I like watching the show because, well, my brow is low, but also because it seems like a pretty close representation of what my life was like as a university-press acquisitions editor. If you take away the sexy clothes, the hijinks in hot tubs, and the dashing away in helicopters, it’s more similar than you might think.

In publishing offices, once most of the easy-to-reject and crazy proposals are shooed away, you’re left with a bunch of attractive, viable-seeming candidates. There’s nothing wrong with most of them, at least on a quick first read. They fit the categories in which your company publishes, and often come with recommendations from people you trust. They trail long CVs crammed with all the right stuff.

In other words, there are a lot of potentially good choices. Surfeit creates opportunities for pickiness, and taste plays a big part in selection. Often on reality shows, even when there’s nothing wrong with a person—not one annoying tic, no weird clothing choices, no arrogant and snarky remarks directed at other contestants—he is sent packing because all but one hopeful is going home. Just so. Not every strong manuscript submission is going to result in an offer of publication. There are a whole lot of other sexy, slinky fishes in that sea.

Some academics forget that when they send in manuscripts and book proposals. They seem to think that showing up in the equivalent of tatty jeans, with unwashed hair and without an intriguing opening gambit will suffice. It’s the work that’s being evaluated, they think, and that speaks for itself. Why should you have to get all gussied up to merit evaluation?

Because, hopeful friends, that’s the way it works.

Tasks:
[1] In the essay on academic book proposals, what job did the writer once hold?
[2] Continue the essay on academic book proposals after its final sentence.

(Records from a spatial question set)
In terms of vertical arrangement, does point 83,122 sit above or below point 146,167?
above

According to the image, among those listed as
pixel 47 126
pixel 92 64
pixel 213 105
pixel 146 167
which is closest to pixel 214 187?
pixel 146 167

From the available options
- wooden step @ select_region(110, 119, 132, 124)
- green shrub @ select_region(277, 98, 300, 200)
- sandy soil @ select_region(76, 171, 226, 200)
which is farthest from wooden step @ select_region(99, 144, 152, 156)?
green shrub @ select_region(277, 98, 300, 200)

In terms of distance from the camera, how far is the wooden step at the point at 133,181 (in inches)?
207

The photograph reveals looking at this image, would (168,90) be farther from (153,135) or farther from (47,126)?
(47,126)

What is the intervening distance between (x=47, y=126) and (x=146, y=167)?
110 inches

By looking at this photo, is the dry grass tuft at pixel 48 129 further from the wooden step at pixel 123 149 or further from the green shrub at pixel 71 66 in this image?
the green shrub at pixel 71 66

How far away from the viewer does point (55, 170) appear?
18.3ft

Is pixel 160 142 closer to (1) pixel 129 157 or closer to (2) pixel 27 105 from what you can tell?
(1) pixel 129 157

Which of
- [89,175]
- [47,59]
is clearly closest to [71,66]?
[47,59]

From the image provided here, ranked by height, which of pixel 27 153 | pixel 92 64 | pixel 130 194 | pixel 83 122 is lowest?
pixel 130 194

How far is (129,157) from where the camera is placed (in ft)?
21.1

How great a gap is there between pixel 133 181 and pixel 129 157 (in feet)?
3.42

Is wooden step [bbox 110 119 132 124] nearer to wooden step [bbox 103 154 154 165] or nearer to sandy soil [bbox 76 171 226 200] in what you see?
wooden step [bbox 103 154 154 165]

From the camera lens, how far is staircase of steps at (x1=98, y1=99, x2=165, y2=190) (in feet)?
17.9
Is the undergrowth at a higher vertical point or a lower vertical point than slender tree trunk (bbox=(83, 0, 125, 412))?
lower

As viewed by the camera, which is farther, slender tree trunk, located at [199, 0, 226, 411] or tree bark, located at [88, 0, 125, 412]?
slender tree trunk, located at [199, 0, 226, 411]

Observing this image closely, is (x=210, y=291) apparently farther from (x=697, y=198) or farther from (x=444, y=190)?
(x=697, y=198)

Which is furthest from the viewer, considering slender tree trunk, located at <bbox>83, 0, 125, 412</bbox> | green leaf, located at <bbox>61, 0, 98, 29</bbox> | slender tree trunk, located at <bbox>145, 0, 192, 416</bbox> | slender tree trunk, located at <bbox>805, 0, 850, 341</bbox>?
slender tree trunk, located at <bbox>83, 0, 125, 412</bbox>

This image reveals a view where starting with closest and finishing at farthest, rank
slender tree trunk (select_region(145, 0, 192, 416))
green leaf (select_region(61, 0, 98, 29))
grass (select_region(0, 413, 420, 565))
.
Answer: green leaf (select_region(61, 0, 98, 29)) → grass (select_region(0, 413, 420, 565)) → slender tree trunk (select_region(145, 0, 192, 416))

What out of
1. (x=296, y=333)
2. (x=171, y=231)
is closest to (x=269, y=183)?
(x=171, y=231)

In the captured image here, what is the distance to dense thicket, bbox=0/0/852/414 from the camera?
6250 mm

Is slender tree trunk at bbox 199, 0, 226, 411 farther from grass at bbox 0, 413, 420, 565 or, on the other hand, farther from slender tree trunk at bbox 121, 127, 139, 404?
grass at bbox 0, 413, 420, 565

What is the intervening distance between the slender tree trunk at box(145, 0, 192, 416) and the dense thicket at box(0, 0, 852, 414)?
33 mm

Answers to the tasks:
[1] University-press acquisitions editor.

[2]
The basic format for writing a book proposal couldn’t be more straightforward. It’s so standard you might be lulled into believing it’s simply a matter of filling in the blanks. Every proposal—and you can find examples in a nanosecond by Googling—should contain the following sections: overview, competition, market, author, table of contents, and sample chapter.

The important thing to remember is that a book proposal contains an invitation, a seduction, and an unromantic assessment of where you stand relative to others. You have to work to get the editor interested in you, and then outline exactly who will buy the book once you’ve written it.

When you decide to write a book proposal, you must be able to answer some basic questions. Usually you won’t get a second chance to go back and clarify, or add things that you neglected to include. Before you even think about approaching a publisher, you have to know: What’s the topic? What’s the argument, and why should anyone care about it? Why are you the person to write this book? Who will read (i.e., buy) it? And finally, why are you submitting a proposal to this publisher? Once you can answer those questions, you are ready to start working on the proposal.

That can take a long time and require a lot of hard thinking. A good proposal can run 30 to 40 pages, not including the sample chapter. And it’s not a cut-and-paste job. Even if you’ve already written the manuscript, a strong submission package should contain all of the elements I’ve mentioned. Your goal is to make it easy for the editor to say yes.

Recently, as I was preparing a talk on book publishing, I had an idea. It makes such good sense that it now seems obvious. Just before a book is published, the marketing department asks the writer to fill out an author’s questionnaire. My current best advice on how to write a proposal is to work backward: Fill out an author’s questionnaire early on as you’re preparing your book proposal, and you will have an excellent and thorough submission packet.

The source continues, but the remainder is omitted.